Arden-Mayfair, Inc. v. Louart Corp.

434 F. Supp. 580, 1977 U.S. Dist. LEXIS 14910
CourtDistrict Court, D. Delaware
DecidedJuly 19, 1977
DocketCiv. A. 77-93
StatusPublished
Cited by6 cases

This text of 434 F. Supp. 580 (Arden-Mayfair, Inc. v. Louart Corp.) is published on Counsel Stack Legal Research, covering District Court, D. Delaware primary law. Counsel Stack provides free access to over 12 million legal documents including statutes, case law, regulations, and constitutions.

Bluebook
Arden-Mayfair, Inc. v. Louart Corp., 434 F. Supp. 580, 1977 U.S. Dist. LEXIS 14910 (D. Del. 1977).

Opinion

CALEB M. WRIGHT, Senior District Judge.

I. INTRODUCTION

This declaratory judgment action was originally filed in state court and removed to this Court pursuant to 28 U.S.C. §§ 1441 and 1446 by petition filed on March 15, 1977. Presently before the Court is plaintiff’s Motion to Remand. 1 Remand is sought on the grounds that this Court lacks jurisdiction because the action does not present a federal question and that the removal was defective because of the failure of some defendants to join in the removal petition. The Court concludes that it does not have federal question jurisdiction of this ease, and in light of this conclusion, it is unnecessary to discuss the failure of some defendants to join in the removal petition.

II. BACKGROUND

Plaintiff, Arden-Mayfair, a Delaware corporation, brought this action in state court naming as defendants (1) Louart Corporation, a California corporation, and a substantial shareholder of Arden-Mayfair, Marshall I. Kass, and Henry L. Melczer, Louart’s President and Vice-President (collectively “the Louart defendants”); (2) each of Arden-Mayfair’s incumbent directors; (3) nine named Delaware resident Arden-Mayfair shareholders; and (4) John Doe 1 to John Doe 12,00 intended to represent individually and as class action representatives Arden-Mayfair shareholders.
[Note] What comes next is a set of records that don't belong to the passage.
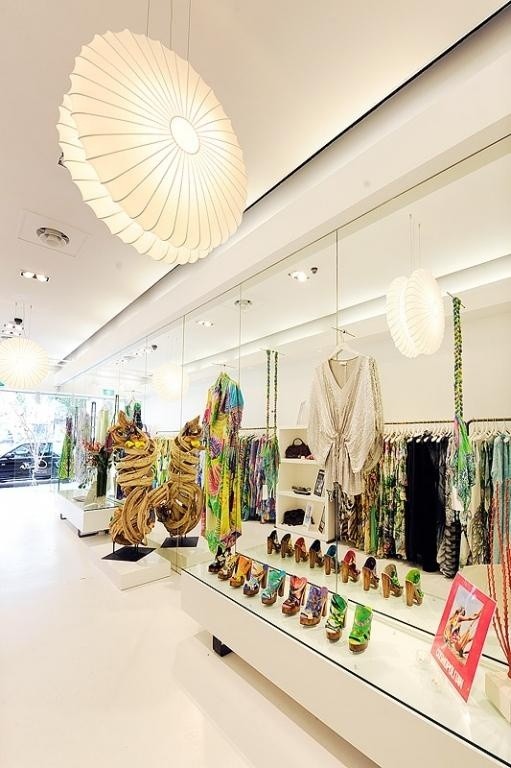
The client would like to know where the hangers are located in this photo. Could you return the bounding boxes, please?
[328,330,360,364]
[382,415,511,443]
[238,426,275,441]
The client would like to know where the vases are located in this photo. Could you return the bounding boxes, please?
[96,463,108,497]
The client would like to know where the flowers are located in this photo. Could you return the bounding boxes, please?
[78,437,113,490]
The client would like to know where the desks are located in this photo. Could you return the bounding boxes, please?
[57,489,124,539]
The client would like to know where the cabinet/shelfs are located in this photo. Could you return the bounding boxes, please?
[178,534,511,767]
[274,425,336,543]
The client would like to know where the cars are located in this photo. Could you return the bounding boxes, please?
[0,442,61,480]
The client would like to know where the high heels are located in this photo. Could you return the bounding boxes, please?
[300,585,328,626]
[243,563,269,596]
[294,537,309,563]
[341,550,361,584]
[218,554,240,580]
[325,594,349,641]
[309,539,324,569]
[404,568,425,607]
[363,557,380,592]
[324,545,341,575]
[230,556,252,588]
[208,546,232,573]
[267,529,282,554]
[382,564,404,598]
[349,605,374,653]
[282,576,309,615]
[281,533,294,559]
[262,569,287,605]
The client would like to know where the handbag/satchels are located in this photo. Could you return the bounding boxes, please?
[283,509,315,527]
[285,437,311,459]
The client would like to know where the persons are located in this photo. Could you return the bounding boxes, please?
[443,605,482,659]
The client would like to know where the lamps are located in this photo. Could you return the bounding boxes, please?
[17,211,85,257]
[57,0,248,267]
[0,299,32,340]
[385,213,444,360]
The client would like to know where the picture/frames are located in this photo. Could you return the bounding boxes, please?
[430,573,497,706]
The underlying controversy in this case is a direct result of recent California legislation which became effective January 1, 1977, expanding applicability of the California General Corporation Law (“G.C.L.”). Section 2115 of the G.C.L. makes corporations not incorporated in California, which have no “outstanding securities listed on any national securities exchange”, subject to certain provisions of the G.C.L. governing internal corporate affairs if:

“. . . the average of the property factor, the payroll factor and the sales factor (as defined in Sections 25129, 25132 and 25134 of the Revenue and Taxation Code) with respect to it is more than 50 percent during its latest full income year and if more than one-half of its outstanding voting securities are held of record by persons having addresses in this state [California].” § 2115(a).

Any corporation which satisfies the above tests is required by § 301(a) of the G.C.L. to conduct annual election of the entire board of directors, and under § 708(a) thereof to permit cumulative voting with respect to the election of directors. 2

*582 Arden-Mayfair is a Delaware corporation. Under its Certificate of Incorporation and by-laws, it prohibits cumulative voting. It maintains a staggered board of directors whereby three directors are elected annually for terms of three years. These provisions are conceded by the Louart defendants to be valid under the General Corporation Law of Delaware. Thus, should Arden-Mayfair satisfy the tests set forth in § 2115 of the G.C.L., the requirements of the California law would be in direct conflict with certain aspects of Arden-Mayfair’s current internal corporate structure as sanctioned by Delaware law.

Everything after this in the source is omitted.